_TASK REQUIREMENTS_
Please write out the interview on the two futures of software testing word for word, from start to finish.

_PAGE TEXT_
──────────

DevelopsenseLogo

Two Futures of Software Testing (STAR Tester Interview, post EuroSTAR 2009)

At the EuroSTAR 2008 conference, I gave a talk entitled, “Two Futures of Software Testing” which was rated as the highest-scoring track session at the conference. Conference attendees also chose the talk as the winning entry for the CapGemini Award for Innovation. Here I provide a number of answers to questions that people have asked since the presentation.

Q: How can we predict the future of software testing?
A: Well, we can’t, obviously. The talk was about possible futures, because (as my friend Fiona Charles titled her EuroSTAR presentation), The Future of Testing is Ours to Make.
In one of the futures that I proposed, testing is about demonstrating correctness—developing tests that show that the functions in the program produce the right answers. When those tests pass, we say that we’re done. To me, that’s part of the dark future.
In the brighter future that I’m rooting for, testing is motivated by asking questions about value. That requires human investigation and rapid learning—understanding the product and the systems that interact with it. That, in turn, includes learning about the context, and in particular the human-related systems—the problems that the program is trying to help us solve, the way people interact with the program, and the way people value it.
It also involves investigating adaptability—not merely demonstrating that the program can work in the lab, but that it will work in situations that we might not have anticipated when we set out to write it.
Q: Those sound like radical ideas.
A: They are—in the sense of what radical really means, which is “going back to the roots”.

──────────

_INFORMATION SHOWN_
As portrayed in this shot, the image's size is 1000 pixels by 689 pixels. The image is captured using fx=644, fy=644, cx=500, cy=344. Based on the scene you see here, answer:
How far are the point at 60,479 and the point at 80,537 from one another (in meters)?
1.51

──────────

_COMPLETE RESPONSE_
DevelopsenseLogo

Two Futures of Software Testing (STAR Tester Interview, post EuroSTAR 2009)

At the EuroSTAR 2008 conference, I gave a talk entitled, “Two Futures of Software Testing” which was rated as the highest-scoring track session at the conference. Conference attendees also chose the talk as the winning entry for the CapGemini Award for Innovation. Here I provide a number of answers to questions that people have asked since the presentation.

Q: How can we predict the future of software testing?
A: Well, we can’t, obviously. The talk was about possible futures, because (as my friend Fiona Charles titled her EuroSTAR presentation), The Future of Testing is Ours to Make.
In one of the futures that I proposed, testing is about demonstrating correctness—developing tests that show that the functions in the program produce the right answers. When those tests pass, we say that we’re done. To me, that’s part of the dark future.
In the brighter future that I’m rooting for, testing is motivated by asking questions about value. That requires human investigation and rapid learning—understanding the product and the systems that interact with it. That, in turn, includes learning about the context, and in particular the human-related systems—the problems that the program is trying to help us solve, the way people interact with the program, and the way people value it.
It also involves investigating adaptability—not merely demonstrating that the program can work in the lab, but that it will work in situations that we might not have anticipated when we set out to write it.
Q: Those sound like radical ideas.
A: They are—in the sense of what radical really means, which is “going back to the roots”.